_Source passage_
++++++

Tuesday, April 26, 2011

It Hit Me Again

I feel bad. Until now. It is still about this having a boyfriend thing! My goodness! I think this is all crap! Utterly useless!

It all started I think when a friend of mine has started telling me about her lovelife. Then I felt this envy and then I tried again to work on and "fight" for the attention of that jerk. My goodness! That friend of mine, in fact almost all of my friends have kept on telling me to find myself a boyfriend and when I find an apple of my eye, they would tell me to keep things slowly. I am tired. I am tired of them telling and reminding me of this seemingly pathetic state that I am when in fact I am not. I am okay. If I look inside my heart, all I want to happen is just to continue this pace that I have now with my life, with my career, with everything. I was contented already, I in fact already planned to have my own version of "Eat, Pray and Love" when all of a sudden, those "well-wishers" I call my friends would remind me of my seemingly fast-ticking biological clock and subtly pressuring me to go find myself a partner. Then, when I go the fast lane, they would tell me stop! Where do I put myself now?

++++++

_Things to do_
#1 In the blog post, what had the writer already planned to have a personal version of?
#2 In the blog post, what does the writer want to keep going at the current pace? List each one.
#3 Continue the blog post from its last sentence.
The items that follow are separate material from the blog post.

++++++

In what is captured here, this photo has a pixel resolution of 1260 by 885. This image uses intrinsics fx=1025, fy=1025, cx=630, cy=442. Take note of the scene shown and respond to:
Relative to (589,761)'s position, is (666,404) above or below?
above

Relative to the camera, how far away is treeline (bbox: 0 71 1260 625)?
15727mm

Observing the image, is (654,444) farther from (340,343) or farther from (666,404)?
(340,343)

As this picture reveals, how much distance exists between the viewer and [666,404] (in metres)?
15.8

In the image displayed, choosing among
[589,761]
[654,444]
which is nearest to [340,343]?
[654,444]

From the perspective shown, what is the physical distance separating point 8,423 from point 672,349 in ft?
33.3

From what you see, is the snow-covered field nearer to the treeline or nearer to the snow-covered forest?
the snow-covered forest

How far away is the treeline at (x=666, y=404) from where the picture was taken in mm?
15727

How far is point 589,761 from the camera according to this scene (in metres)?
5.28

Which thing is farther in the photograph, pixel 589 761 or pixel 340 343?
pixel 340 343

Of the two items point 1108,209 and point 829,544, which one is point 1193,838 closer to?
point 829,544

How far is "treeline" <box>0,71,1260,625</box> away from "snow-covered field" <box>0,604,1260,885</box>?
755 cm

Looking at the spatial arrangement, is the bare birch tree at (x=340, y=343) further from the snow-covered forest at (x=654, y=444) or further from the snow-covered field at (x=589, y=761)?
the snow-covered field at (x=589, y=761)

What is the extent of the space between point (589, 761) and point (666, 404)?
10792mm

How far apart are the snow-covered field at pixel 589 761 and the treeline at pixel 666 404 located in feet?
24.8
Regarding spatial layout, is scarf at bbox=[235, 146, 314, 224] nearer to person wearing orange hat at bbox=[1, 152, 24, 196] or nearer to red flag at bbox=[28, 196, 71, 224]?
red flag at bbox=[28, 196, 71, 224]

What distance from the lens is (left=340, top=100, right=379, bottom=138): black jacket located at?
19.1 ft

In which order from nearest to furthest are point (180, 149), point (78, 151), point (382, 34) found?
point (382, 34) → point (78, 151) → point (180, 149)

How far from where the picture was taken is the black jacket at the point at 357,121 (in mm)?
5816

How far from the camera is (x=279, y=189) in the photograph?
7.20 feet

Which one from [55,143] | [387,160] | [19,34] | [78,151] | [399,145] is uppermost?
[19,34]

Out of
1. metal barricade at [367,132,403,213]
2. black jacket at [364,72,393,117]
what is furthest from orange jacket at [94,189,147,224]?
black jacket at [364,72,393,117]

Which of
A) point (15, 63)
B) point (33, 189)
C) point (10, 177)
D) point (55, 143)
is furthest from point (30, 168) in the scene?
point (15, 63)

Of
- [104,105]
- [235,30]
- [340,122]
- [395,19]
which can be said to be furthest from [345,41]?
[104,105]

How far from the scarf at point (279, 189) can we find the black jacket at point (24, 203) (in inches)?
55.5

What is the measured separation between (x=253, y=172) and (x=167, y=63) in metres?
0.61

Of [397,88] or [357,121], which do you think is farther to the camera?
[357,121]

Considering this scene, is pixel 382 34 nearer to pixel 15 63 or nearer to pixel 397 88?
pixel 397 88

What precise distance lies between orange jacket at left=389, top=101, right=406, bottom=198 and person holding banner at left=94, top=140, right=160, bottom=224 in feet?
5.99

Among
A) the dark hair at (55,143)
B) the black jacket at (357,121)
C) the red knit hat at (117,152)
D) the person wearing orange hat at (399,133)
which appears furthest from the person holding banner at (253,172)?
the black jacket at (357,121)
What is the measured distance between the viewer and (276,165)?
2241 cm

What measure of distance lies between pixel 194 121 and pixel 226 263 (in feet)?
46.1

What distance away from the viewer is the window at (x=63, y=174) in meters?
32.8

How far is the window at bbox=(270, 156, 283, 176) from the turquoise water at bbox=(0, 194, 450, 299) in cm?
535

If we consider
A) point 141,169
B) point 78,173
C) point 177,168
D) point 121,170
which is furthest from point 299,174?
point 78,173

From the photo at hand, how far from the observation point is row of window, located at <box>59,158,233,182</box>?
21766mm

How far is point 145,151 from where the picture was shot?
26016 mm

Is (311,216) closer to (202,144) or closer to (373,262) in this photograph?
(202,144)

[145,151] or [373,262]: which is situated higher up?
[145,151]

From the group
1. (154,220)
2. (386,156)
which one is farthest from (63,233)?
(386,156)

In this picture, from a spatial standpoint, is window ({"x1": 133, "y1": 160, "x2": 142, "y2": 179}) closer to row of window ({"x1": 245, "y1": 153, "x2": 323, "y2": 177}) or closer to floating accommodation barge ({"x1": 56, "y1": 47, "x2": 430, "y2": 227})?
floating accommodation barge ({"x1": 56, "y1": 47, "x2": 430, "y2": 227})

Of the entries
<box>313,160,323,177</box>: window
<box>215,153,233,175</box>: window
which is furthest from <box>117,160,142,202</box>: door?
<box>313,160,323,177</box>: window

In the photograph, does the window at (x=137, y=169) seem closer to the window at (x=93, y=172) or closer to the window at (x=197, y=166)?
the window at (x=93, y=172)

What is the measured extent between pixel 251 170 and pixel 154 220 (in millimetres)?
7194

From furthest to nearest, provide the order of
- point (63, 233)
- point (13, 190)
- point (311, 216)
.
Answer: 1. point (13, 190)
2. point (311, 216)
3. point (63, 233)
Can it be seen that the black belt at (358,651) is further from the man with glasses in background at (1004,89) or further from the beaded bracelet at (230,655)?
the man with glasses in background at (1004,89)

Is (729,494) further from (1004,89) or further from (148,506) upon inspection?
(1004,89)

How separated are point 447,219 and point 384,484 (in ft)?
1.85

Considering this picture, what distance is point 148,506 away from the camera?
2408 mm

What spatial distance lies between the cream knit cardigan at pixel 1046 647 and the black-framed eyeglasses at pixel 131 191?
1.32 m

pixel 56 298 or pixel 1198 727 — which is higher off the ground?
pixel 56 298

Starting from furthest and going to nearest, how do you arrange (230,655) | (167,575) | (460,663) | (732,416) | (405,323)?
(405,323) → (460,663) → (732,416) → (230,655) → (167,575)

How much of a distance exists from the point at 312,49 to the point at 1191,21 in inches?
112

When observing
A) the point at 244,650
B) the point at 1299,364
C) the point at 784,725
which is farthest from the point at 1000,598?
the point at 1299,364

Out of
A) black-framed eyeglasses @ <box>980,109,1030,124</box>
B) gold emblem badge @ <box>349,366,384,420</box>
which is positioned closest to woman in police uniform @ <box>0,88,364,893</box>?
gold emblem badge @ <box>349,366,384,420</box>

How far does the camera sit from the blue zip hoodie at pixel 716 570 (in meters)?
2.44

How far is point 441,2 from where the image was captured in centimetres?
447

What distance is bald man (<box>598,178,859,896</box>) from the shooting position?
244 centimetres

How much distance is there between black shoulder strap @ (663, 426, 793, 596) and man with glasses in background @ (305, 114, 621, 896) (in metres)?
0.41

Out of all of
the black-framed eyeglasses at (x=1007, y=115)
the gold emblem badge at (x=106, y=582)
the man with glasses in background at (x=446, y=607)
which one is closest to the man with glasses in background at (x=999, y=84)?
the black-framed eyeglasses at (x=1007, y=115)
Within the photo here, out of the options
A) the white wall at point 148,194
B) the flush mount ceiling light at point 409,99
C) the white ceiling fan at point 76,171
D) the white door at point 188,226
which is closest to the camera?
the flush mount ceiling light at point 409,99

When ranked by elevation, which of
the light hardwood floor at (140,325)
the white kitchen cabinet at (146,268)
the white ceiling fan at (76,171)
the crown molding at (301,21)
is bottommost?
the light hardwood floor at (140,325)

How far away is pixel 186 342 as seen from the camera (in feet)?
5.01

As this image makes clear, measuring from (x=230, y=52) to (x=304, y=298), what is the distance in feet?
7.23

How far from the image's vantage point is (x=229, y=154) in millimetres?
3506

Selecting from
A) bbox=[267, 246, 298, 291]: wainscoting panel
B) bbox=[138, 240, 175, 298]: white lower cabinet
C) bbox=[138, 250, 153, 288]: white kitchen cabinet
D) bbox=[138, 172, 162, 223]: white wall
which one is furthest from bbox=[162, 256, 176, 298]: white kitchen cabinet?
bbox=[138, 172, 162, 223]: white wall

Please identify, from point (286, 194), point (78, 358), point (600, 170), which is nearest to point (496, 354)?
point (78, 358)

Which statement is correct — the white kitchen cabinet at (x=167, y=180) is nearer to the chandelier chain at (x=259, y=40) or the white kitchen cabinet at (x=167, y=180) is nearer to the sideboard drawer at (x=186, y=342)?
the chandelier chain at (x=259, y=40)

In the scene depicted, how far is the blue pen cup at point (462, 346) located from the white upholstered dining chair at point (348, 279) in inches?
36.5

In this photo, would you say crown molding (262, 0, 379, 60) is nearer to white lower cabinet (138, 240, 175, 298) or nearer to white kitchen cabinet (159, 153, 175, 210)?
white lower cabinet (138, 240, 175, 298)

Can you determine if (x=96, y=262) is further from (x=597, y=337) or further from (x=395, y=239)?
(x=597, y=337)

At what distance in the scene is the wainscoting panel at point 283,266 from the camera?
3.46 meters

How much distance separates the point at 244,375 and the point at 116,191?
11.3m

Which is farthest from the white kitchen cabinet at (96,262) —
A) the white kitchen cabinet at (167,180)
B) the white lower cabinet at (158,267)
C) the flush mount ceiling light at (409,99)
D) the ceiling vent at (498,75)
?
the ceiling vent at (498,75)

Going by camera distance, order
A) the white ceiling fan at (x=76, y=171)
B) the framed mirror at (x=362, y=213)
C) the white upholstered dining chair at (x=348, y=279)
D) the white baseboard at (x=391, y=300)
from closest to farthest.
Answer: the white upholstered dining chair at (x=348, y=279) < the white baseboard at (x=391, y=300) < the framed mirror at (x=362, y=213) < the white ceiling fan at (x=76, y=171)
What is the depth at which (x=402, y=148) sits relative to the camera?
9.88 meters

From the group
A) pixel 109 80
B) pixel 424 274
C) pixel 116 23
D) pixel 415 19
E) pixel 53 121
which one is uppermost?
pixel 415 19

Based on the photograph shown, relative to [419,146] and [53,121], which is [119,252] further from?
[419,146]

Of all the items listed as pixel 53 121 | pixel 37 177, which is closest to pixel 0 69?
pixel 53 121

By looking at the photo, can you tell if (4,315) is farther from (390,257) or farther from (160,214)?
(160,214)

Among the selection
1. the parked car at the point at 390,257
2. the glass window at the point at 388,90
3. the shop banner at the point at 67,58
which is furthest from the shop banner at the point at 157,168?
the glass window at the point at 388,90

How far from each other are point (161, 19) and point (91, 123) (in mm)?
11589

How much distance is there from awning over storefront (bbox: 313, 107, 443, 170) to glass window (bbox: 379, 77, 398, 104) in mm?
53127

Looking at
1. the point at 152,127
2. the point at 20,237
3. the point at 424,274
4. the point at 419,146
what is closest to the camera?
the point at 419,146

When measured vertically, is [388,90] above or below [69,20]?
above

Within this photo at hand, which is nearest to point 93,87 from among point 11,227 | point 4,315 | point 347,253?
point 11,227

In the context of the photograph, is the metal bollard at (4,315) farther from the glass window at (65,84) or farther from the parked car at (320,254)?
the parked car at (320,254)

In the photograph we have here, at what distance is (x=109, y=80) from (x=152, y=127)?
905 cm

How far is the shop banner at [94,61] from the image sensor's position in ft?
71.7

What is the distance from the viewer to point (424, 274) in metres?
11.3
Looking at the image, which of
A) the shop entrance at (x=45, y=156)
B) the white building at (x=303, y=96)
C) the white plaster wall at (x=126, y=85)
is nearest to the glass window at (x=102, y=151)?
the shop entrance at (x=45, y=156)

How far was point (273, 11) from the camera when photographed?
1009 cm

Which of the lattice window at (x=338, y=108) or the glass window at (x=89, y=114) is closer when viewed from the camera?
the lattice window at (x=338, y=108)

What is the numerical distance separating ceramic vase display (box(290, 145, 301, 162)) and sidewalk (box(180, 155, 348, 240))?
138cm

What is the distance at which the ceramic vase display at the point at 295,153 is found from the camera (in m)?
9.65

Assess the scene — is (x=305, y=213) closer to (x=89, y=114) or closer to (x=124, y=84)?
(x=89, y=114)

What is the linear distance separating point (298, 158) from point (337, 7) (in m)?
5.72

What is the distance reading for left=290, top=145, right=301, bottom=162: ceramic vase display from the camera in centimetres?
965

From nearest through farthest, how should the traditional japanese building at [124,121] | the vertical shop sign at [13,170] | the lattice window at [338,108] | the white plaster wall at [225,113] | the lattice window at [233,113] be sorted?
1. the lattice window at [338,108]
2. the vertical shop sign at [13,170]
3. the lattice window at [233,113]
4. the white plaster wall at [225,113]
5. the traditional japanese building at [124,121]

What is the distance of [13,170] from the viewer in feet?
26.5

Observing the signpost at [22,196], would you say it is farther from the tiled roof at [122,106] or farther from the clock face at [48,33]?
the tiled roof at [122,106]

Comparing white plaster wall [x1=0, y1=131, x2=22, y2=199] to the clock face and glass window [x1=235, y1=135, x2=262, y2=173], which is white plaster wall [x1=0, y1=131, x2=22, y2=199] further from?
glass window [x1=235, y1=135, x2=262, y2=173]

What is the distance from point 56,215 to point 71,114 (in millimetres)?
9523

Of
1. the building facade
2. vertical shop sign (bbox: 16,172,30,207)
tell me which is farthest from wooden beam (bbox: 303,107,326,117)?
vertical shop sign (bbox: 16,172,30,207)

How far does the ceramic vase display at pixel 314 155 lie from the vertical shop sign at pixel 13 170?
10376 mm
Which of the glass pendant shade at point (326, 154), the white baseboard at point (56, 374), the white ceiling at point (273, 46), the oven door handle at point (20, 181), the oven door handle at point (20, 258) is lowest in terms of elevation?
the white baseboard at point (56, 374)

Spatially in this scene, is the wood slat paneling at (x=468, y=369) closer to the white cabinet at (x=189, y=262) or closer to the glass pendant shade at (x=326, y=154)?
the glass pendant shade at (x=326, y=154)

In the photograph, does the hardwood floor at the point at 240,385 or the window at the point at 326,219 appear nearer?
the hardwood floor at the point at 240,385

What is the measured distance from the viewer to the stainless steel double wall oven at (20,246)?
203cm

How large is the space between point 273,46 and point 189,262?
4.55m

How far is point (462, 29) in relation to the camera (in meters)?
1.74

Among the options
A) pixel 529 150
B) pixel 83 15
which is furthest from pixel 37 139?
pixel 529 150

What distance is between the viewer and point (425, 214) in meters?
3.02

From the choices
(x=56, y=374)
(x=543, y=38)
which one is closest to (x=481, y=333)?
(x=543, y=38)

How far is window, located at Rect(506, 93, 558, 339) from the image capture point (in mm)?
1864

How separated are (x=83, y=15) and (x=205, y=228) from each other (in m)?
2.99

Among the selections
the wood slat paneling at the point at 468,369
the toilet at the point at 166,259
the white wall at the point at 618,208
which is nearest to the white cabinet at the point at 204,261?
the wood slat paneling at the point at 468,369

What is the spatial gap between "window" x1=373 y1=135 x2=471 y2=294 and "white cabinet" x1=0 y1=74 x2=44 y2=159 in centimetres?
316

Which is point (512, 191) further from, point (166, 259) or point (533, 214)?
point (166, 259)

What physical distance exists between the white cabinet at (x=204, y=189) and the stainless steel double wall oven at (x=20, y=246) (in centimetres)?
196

++++++

_Answers in order_
#1 "Eat, Pray and Love."

#2
- Life
- Career
- Everything

#3
Maybe, I should tell them bluntly to keep off my lovelife and don't mind my emotions at all. I enjoy life as it is and I have many things to do. I don't need a boyfriend right now. I think I am not yet ready. God will give me the right person at the right time but please! The last thing that I need from them, well-wishers is to for them to keep on telling me that I need a man and just let me live my life as I do. Someday, they will receive a good news from me. So I guess, I better shut my mouth when it comes to my crushes and objects of affection and please, tell them honestly and bluntly when they have matchmaking ideas in mind to stop and just leave me alone. That's it. Leave me alone.